# Installation 
To use MINUUR, there are several things you will need to install: dependencies for the pipeline to run (conda and Snakemake) and several taxonomic databases for microbial classification. 

### Conda 
Conda is a package management system to install and manage contained software environemnts. MINUUR uses conda to create isolated software environemnts with their specific packages and versions to run, and is also required to install the next dependency - Snakemake.
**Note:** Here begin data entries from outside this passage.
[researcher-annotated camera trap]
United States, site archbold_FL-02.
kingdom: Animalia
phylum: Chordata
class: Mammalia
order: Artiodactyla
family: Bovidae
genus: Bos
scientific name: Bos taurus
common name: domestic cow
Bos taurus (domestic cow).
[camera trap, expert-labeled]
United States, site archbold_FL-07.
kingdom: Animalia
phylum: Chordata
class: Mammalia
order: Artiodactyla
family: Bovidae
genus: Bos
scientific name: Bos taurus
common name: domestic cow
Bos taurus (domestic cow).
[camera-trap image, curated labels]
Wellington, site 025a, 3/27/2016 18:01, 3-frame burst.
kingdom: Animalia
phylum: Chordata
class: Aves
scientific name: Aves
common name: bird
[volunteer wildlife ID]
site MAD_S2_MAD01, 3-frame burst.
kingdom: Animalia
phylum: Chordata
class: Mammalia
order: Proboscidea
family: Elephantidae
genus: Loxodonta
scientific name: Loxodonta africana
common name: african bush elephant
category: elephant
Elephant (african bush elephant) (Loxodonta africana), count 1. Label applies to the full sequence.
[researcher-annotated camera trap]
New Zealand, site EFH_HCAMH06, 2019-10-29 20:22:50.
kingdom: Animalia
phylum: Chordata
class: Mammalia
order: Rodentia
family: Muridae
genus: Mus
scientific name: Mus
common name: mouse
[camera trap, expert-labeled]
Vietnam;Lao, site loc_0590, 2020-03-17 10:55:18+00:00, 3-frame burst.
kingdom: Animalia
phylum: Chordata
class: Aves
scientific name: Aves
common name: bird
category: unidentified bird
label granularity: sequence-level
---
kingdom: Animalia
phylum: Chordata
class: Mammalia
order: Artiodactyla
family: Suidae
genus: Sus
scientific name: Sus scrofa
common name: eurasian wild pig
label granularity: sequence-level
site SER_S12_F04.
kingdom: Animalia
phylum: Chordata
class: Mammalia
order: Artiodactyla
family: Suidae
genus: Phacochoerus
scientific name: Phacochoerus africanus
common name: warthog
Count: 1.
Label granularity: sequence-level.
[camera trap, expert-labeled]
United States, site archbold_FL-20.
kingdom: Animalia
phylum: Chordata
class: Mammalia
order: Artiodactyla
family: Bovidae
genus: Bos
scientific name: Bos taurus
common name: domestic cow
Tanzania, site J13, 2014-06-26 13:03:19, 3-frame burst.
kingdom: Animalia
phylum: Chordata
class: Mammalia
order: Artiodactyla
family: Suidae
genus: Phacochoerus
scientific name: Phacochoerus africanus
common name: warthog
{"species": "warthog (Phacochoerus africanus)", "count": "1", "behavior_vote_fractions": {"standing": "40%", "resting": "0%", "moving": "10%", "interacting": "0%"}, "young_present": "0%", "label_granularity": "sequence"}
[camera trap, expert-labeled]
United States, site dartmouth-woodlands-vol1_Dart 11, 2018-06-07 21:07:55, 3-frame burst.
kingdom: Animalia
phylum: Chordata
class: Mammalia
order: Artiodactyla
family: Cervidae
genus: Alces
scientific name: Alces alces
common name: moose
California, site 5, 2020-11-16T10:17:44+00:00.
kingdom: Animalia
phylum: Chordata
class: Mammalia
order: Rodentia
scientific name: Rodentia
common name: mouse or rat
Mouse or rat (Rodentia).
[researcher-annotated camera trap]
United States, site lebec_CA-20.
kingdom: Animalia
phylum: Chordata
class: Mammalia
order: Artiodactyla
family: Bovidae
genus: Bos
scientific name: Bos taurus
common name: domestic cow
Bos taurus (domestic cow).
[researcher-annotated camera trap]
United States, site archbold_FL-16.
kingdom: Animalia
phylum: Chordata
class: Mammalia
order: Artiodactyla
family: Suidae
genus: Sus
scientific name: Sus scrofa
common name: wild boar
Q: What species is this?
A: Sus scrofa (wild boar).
If conda isn't installed on your system, please refer to the [documentation](https://docs.conda.io/projects/conda/en/latest/user-guide/install/linux.html) to  get started.

### Snakemake 
Snakemake is a workflow manager to create reproducible analyses and was used to write MINUUR. Snakemake makes it easy to create complex and configurable workflows that should run seamlessly on other systems using isolated conda environments. Please follow the [documentation](https://snakemake.readthedocs.io/en/stable/getting_started/installation.html) on how to install Snakemake on your system. 

### Databases 
MINUUR uses large taxonomic databases to run several parts of its workflow. You can pick and choose which databases are relevent to your question at hand but the databases MINUUR requires to run a full analysis, or reproduce my analysis in this [paper](https://www.biorxiv.org/content/biorxiv/early/2022/08/11/2022.08.09.503283.full.pdf) are: 

1. An indexed Kraken2 Database (alternatively a manually created Kraken2 database if you are interested in finding specific taxa). Used for classifying those unmapped reads. 
2. An indexed Bracken Database. An extra step to reestimate relative abundance from your Kraken2 Classifications.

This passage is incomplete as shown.